Гоцман слегка вздрогнула от раздавшегося сверху крика. Так и есть — шестнадцатилетний Марик, крадучись, рвет куда-то вдоль стеночки, а бдительная мамаша высматривает его с балкона.
– В школу, в школу, - без всякой радости отзывается Марик.
– Так она в другой стороне, паразит!.. Здрасте, Давима Марковна!.
Из соседнего подъезда, кряхтя, появился хромоногий фронтовик. Его младший, Сережка, тащил за отцом станок для заточки ножей. Вместе они установили его на тележку. Вот с этими надо поговорить отдельно. Потому как дело серьезное.
– Доброго здоровьечка, Давима Марковна!
Фронтовик сдернул с головы кепку.
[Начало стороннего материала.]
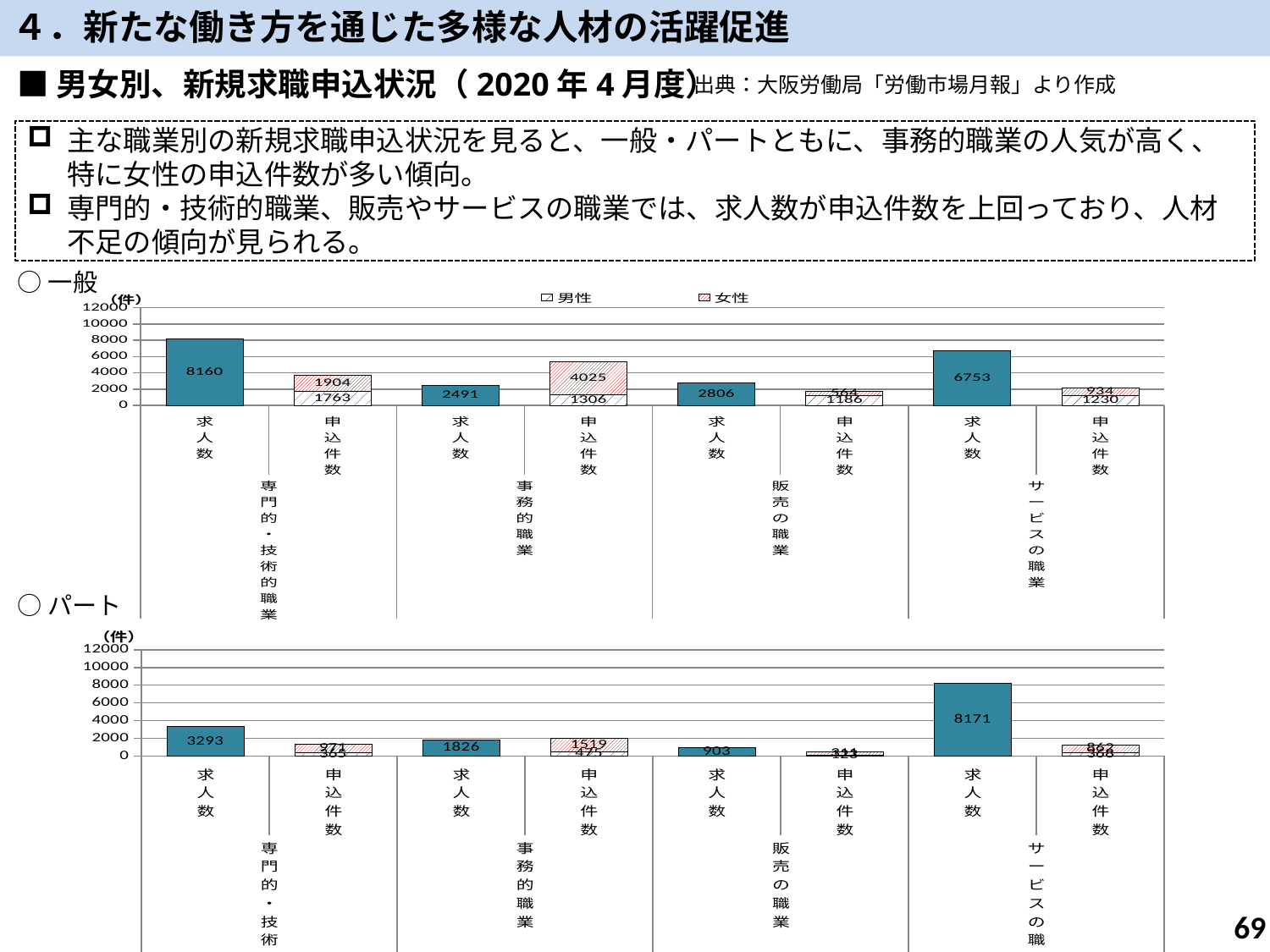
In the top chart (一般), which occupation has the lowest 求人数? 事務的職業 In the bottom chart (パート), what is the 求人数 value for サービスの職業? 8171 In the top chart (一般), what is the 求人数 value for 専門的・技術的職業? 8160 How many series does the legend of the top chart (一般) list? 2 In the top chart (一般), what is the 求人数 value for サービスの職業? 6753 In the top chart (一般), what is the difference between the 求人数 for 専門的・技術的職業 and for サービスの職業? 1407 In the top chart (一般), what is the total 申込件数 (男性 plus 女性) for 事務的職業? 5331 In the top chart (一般), what is the 女性 申込件数 value for 事務的職業? 4025 In the bottom chart (パート), which occupation has the lowest 求人数? 販売の職業 In the top chart (一般), which occupation has the highest 求人数? 専門的・技術的職業 In the top chart (一般), what is the 男性 申込件数 value for 事務的職業? 1306 What kind of chart is the bottom chart (パート)? Bar chart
Гоцман уважительно пожала твердую, исполосованную шрамами руку. На гимнастерке соседа пестрели ленточки за ранения - три желтых и три красных.
– Как жизнь?
Фронтовик степенно прикурил, насладился первой затяжкой. И только потом ответил:
– Крутимся. Хошь не хошь, а крутимся!
– Ты Ваську-то на работу устроил? - серьезно спросила Гоцман.
Фронтовик только вздохнул, опустив глаза. Дескать, сам понимаю, что старший у меня шалопут и балбес, а поделать ничего не могу.
– Слышь, Захар, - так же серьезно продолжила Гоцман, посасывая папиросу, - Вчера, часов так в пол-одиннадцатого, на углу Энгельса и Кирова…
– Не он! Точно не он! - живо перебил Захар. - Вчера, еще светло было, заявился задутый и залег. До сих пор лежит…
— …женщину раздели. А у ней часы были от мужа. Муж погиб в сорок четвертом. Сам понимаешь - память. Если твой… - Давима помедлила. - Так скажи, чтоб вернул.
– Ей-богу, спал! - горячился фронтовик. - Я за полночь ворочался, от Васьки только храп стоял!
– Живет она на Энгельса, в номере пять, - договорила Гоцман. - Квартира двадцать восемь. Легкова Наталья Ильинишна.
Подмигнув и улыбнувшись слушавшему разговор взрослых Сережке, Гоцман зашагала дальше.
А Захар, решительно сплюнув, бросил сыну, чтоб присматривал за станком, и вернулся в квартиру. Через минуту из окна на первом этаже послышался смачный звук удара и топот босых ног.
– Часы!!! У фронтовички!!! - ревел Захар. - Да шо ж ты за отродье!
– Батя! - оправдывался заспанный Васька. - Не я! Клянусь - не я!
– А кто?!
Еще через мгновение Васька в одних трусах выпрыгнул из окна первого этажа. Разъяренный Захар высунулся следом, цапнув рукой воздух.
– Та не знаю, батя! - уже плачущим голосом выкрикнул Васька. - Но не я!
– Найди! - рявкнул грозный отец, бухнув кулаком по подоконнику. - Чтоб вернули, падлы! А то порву!
– Так ты хоть штаны мне кинь! - взмолился Васька.
Сережка, молча наблюдавший эту сцену, вздохнул и перевел взгляд наверх. Там, над крышами, парили красавцы-голуби, и среди них знаменитый мурый николаевский. Только один такой был в округе — у Рваного.
А тем временем, Давима Гоцман неторопливо зашла в здание отдела Уголовного Розыска, не зная о том, как сегодняшний день станет весьма испорченным весьма неожиданными сюрпризами.
***
Сидя на стуле, Гоцман следила за руками начальника уголовного розыска Одессы. Быстрые то были руки и точные, хоть и далеко им было по красоте до рук врача Арсенина. Нервозность, пожалуй, чувствовалась в этих руках. Отделяли они от пачки стопку чистых листов, сбивали их в ровную стопочку, на глазок, привычно определяли середину, от души крякали по дыроколу, пробивавшему два симметричных отверстия, складывали в серую потертую папку скоросшивателя и двумя резкими движениями завязывали замурзанные тесемки.
Над столом начальника всепонимающе смотрел из рамки товарищ Сталин в мундире генералиссимуса. В окно рвался птичий щебет. В графине — теплая, желтоватая от стекла водичка. Жара. Гоцман вздохнула, меряя шагами кабинет.